Wie meewarig denkt dat deze economist vasthangt aan verouderde modellen, wil ik even wijzen op de eerste voortekenen van inflatie. De grondstofprijzen zijn in stijgende lijn. De prijs van koper bijvoorbeeld steeg met veertig procent de laatste acht maanden, een stijging van zestig procent op jaarbasis. Ook de prijzen van nikkel en zink zitten in de lift. En om het over een andere boeg te gooien: soja is op ruim een half jaar tijd meer dan vijftig procent duurder geworden. Ook granen en andere grondstoffen zijn fors in prijs gestegen, waardoor de mengvoeders op hun beurt sterk zullen stijgen en op termijn ook de voedingswaren.

Ook de prijs voor de overname van bedrijven piekt. De mid-Argos-index klom eind 2020 boven de tien. Dit betekent dat de gemiddelde prijs om een bedrijf over te nemen, gelijk is aan tienmaal de Ebitda. Twee jaar geleden was deze multiplier minder dan negen en vijf jaar geleden bedroeg die amper zes. Een bedrijf overnemen, kost nu gemiddeld vijftig procent meer dan vijf jaar terug. Ook de immobiliënsector ontsnapt niet aan de inflatie. De prijs voor appartementen steeg in België met 5,9 procent op één jaar.

Hoewel de inflatie dus laag is en economisten beweren dat ze voorgoed onder controle is, stijgen heel wat prijzen. Dit houdt tevens in dat de fondsen die zich op rekeningen bevinden en niets opbrengen, jaarlijks aan koopkracht inboeten. Terwijl de overheid slapend rijk wordt, wordt de belegger slapend arm.

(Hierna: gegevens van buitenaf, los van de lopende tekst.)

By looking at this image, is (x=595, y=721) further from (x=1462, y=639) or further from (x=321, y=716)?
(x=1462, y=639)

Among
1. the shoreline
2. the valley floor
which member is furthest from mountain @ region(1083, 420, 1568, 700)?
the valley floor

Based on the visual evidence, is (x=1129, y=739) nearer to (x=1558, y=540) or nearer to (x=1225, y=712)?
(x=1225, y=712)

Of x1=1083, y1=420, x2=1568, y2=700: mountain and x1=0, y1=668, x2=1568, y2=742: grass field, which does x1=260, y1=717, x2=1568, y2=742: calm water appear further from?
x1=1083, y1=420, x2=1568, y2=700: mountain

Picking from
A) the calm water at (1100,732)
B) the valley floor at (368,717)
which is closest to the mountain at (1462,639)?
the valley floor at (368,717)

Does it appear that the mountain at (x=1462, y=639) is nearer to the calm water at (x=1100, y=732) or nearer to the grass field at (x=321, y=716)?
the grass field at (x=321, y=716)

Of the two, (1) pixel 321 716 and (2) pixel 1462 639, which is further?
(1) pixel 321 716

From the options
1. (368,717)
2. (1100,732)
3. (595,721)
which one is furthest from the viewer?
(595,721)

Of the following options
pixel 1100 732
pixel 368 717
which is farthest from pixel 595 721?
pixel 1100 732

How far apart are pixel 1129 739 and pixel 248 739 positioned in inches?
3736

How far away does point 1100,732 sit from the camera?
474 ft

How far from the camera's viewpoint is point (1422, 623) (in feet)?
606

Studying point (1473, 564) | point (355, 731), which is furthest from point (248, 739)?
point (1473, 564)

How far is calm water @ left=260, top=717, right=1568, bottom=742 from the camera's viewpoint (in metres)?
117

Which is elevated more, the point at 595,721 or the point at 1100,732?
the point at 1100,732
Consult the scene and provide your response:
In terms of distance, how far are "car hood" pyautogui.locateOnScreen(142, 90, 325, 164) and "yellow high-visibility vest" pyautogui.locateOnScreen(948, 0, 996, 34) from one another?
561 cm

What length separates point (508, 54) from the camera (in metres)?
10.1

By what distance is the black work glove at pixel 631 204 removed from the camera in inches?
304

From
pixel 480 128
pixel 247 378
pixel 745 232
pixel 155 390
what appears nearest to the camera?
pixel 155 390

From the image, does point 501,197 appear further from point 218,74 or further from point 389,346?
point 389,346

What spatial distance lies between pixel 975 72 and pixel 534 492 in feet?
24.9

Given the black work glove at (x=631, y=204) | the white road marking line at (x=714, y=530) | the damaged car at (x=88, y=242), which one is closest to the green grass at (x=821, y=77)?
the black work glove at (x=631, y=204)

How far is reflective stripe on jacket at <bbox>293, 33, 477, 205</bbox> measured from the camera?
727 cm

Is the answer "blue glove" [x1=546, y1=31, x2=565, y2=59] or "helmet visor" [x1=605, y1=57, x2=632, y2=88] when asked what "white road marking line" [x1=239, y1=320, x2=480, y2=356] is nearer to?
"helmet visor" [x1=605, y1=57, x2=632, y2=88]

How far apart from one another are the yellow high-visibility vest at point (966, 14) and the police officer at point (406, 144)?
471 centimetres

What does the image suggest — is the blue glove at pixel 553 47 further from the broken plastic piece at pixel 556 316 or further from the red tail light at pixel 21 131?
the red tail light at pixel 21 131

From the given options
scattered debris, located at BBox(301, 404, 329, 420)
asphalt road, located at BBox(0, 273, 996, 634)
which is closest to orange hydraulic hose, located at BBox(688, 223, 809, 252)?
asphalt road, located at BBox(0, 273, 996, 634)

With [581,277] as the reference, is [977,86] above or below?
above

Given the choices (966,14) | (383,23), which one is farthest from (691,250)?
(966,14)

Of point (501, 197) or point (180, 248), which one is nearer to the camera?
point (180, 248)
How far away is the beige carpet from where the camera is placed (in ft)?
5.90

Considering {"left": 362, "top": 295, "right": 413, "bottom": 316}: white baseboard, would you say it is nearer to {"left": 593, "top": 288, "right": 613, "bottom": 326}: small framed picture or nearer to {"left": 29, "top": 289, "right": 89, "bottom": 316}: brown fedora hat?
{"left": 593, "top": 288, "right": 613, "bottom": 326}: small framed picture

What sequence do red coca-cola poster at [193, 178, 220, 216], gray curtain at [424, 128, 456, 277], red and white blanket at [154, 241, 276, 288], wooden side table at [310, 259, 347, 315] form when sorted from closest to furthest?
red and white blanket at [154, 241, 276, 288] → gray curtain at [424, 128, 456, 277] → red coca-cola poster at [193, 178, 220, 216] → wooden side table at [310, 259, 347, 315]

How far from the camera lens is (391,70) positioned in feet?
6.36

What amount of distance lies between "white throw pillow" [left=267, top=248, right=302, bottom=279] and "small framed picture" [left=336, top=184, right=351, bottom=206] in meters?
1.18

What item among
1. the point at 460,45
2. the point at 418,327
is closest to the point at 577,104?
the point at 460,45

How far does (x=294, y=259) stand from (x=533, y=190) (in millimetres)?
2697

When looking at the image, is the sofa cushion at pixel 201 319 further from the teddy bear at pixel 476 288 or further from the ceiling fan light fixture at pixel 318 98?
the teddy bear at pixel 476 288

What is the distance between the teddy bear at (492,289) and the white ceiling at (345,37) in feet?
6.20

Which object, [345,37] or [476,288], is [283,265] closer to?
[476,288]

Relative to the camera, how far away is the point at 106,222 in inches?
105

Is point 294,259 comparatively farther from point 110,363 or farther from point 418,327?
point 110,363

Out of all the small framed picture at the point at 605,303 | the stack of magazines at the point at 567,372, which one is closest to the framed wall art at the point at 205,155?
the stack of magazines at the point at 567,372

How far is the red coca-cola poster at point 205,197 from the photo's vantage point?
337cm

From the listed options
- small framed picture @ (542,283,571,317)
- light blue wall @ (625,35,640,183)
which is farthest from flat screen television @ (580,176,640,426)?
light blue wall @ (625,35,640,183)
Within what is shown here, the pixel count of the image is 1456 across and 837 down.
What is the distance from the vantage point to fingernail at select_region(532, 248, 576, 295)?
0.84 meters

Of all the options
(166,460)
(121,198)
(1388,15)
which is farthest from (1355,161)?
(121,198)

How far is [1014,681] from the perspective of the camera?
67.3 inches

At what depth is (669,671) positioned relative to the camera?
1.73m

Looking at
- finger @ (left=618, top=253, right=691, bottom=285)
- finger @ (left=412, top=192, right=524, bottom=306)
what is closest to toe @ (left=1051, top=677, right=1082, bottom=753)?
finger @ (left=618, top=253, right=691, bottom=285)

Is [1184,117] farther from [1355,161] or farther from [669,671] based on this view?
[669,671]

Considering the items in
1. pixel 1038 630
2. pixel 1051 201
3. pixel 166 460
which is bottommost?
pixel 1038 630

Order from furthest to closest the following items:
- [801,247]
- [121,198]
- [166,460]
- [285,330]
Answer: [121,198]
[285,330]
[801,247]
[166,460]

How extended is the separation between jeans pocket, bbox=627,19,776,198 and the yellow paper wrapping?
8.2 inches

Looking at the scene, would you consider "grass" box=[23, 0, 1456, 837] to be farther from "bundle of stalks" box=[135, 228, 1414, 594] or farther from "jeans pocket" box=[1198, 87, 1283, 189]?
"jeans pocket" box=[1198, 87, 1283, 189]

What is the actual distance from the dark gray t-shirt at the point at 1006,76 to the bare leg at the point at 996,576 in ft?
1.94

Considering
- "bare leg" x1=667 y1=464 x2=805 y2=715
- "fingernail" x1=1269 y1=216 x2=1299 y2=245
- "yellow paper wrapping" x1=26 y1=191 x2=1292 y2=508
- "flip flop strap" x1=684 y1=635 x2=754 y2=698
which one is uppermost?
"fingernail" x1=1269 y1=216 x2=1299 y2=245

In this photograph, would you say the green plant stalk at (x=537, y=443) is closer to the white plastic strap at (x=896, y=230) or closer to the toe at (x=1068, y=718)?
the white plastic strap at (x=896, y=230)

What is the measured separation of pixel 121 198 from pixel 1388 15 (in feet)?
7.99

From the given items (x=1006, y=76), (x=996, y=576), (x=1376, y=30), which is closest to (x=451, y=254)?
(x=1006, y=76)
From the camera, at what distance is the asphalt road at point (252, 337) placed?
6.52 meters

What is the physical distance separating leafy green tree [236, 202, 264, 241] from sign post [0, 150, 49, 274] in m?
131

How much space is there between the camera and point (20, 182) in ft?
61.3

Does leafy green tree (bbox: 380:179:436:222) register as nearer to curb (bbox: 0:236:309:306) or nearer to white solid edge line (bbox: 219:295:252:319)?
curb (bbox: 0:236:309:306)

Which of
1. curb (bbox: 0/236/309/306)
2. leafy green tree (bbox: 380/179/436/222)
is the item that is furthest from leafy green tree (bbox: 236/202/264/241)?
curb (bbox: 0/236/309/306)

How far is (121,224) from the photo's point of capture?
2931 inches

Nog meer tekenen: de arbeidsmarkt

Een ander teken aan de wand is de arbeidsmarkt. De spanningen op de arbeidsmarkt voor de covidcrisis, zijn blijkbaar Malthusiaans aangepakt. Het virus heeft de druk op de arbeidsmarkt nu vertaald in verhoogde werkloosheid. Doordat die druk is weggenomen, is de belangrijkste reden voor mogelijke inflatie lamgelegd, luidt de redenering. Maar ook die stelling klopt niet. De enorme klap op de arbeidsmarkt is reeds volledig verwerkt. Uit een studie van SD Worx blijkt dat de Belgische werknemer weer op het werkritme zit van voor de crisis: gedurende tachtig procent van de werkdagen is er gewerkt, precies het peil van twaalf maanden geleden. Binnenkort zullen zich opnieuw spanningen op de arbeidsmarkt voordoen. De grootste bron van inflatie is dus terug. En dan heb ik het nog niet over de automatische loonindexering, die nog steeds bestaat als unicum in België en inflatieversnellend werkt.

Slotboutade

De vraag is niet of de inflatie terugkomt, maar wanneer. De kritische lezer die opmerkt dat het niet kan dat alle economisten – met uitzondering van ondergetekende – ongelijk hebben, verwijs ik even naar de financiële crisis van tien jaar geleden. Geen enkele economist had die zien aankomen. Misschien gebruiken we binnen enkele jaren dezelfde boutade voor de inflatie.